READING PASSAGE —

↓↓↓

Leaf senescence is a programmed event responding to a wide range of external and internal signals. It requires de novo gene expression and protein synthesis and is controlled in a tightly regulated manner. Many different genes show enhanced expression during senescence and elucidation of the roles of these genes is throwing light on the mechanisms that occur during the senescence process. Elucidation of the genes that control senescence has been complicated by the complex combination of signalling pathways that appear to be involved in senescence. Cross talk exists between senescence and stress or pathogen responses and also hormonal and nutrient signals are implicated in the control of senescence.
|Using micorarray analysis using RNA from leaves sampled at many timepoints during development,we have identified several thousand genes that are upregulated or down regulated during leaf senescence in Arabidopsis. This graph shows the top 2000 most differentially expressed genes over the timecourse. Leaves were harvested at two different times of day, the diurnal expression of many of these is evident.
Functional analysis of senescence enhanced regulatory factors
Within the upregulated genes, we have identified a large number of putative regulatory genes that may function to control gene expression during senescence. We are using insertion mutants and RNAi lines to investigate the effects of knocking out the function of individual genes. Also over expression of genes in transgenic Arabidopsis is being used to assess the function of each gene. Data from the Systems Biology project will identify further genes for functional analysis.

↑↑↑

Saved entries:
↓↓↓

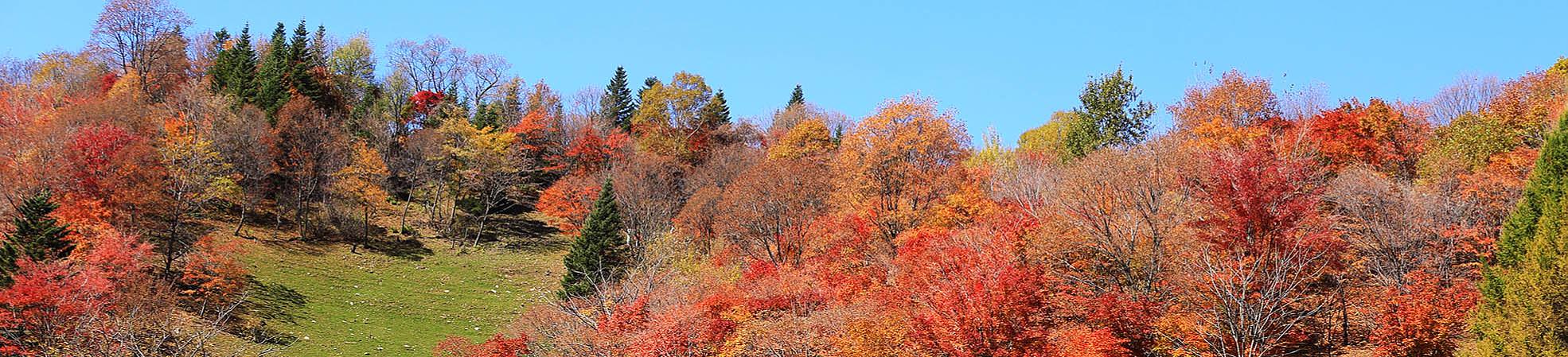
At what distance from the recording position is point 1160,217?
2759 cm

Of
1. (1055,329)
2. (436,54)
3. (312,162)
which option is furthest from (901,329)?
(436,54)

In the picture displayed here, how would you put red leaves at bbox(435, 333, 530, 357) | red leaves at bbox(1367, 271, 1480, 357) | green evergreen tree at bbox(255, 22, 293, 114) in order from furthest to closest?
green evergreen tree at bbox(255, 22, 293, 114)
red leaves at bbox(435, 333, 530, 357)
red leaves at bbox(1367, 271, 1480, 357)

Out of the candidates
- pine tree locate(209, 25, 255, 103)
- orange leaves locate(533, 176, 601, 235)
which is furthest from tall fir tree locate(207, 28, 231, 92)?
orange leaves locate(533, 176, 601, 235)

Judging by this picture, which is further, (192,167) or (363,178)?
(363,178)

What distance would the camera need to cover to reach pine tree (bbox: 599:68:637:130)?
75.9 metres

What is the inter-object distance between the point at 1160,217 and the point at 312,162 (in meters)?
43.3

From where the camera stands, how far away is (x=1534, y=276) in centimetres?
1916

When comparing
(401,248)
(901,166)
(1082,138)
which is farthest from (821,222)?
(401,248)

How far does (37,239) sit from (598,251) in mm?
19320

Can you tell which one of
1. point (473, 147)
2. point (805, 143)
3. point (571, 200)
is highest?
point (805, 143)

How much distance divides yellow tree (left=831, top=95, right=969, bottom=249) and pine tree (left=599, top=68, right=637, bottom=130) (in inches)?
1628

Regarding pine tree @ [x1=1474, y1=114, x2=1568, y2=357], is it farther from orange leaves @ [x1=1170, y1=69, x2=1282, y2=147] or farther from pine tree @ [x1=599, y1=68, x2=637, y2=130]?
pine tree @ [x1=599, y1=68, x2=637, y2=130]

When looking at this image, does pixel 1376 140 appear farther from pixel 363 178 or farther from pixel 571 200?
pixel 363 178

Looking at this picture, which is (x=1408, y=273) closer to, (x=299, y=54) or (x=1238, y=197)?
(x=1238, y=197)
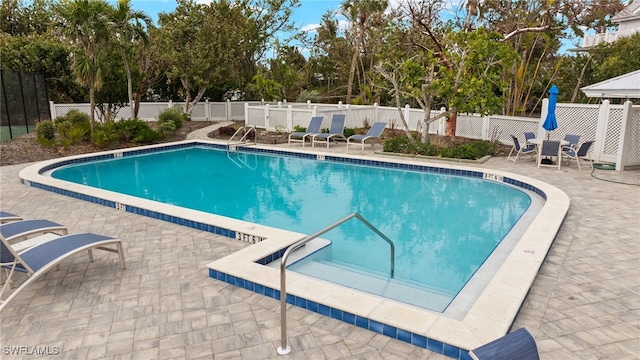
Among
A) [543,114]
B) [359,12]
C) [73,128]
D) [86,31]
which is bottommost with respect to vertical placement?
[73,128]

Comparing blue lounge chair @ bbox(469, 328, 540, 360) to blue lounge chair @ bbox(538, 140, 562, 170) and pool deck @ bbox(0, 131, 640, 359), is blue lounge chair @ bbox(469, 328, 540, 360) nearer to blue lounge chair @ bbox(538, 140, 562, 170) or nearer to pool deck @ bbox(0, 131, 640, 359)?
pool deck @ bbox(0, 131, 640, 359)

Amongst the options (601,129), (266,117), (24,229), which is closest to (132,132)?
(266,117)

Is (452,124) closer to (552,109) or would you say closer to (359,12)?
(552,109)

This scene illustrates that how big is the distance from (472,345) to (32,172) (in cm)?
1048

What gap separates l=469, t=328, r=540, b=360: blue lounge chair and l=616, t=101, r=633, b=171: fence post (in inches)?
399

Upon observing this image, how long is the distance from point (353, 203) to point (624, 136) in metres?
7.09

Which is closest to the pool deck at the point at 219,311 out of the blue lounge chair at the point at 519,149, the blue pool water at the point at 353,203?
the blue pool water at the point at 353,203

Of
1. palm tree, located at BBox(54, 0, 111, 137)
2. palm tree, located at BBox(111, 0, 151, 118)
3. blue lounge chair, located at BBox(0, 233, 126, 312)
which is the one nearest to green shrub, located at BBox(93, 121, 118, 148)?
palm tree, located at BBox(54, 0, 111, 137)

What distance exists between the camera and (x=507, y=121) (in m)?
A: 14.3

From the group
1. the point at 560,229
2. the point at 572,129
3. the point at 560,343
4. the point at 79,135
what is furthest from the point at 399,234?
the point at 79,135

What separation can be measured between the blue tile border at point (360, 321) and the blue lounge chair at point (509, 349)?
32.0 inches

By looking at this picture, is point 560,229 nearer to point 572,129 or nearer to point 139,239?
point 139,239

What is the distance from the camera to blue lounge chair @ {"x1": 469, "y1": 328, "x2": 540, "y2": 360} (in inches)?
89.7

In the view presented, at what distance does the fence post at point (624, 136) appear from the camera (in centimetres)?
1021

↑↑↑

WHAT YOU NEED TO DO — According to the leaf senescence text, what tools are being used to study the effects of knocking out individual genes?

WORKED SOLUTION — Insertion mutants and RNAi lines.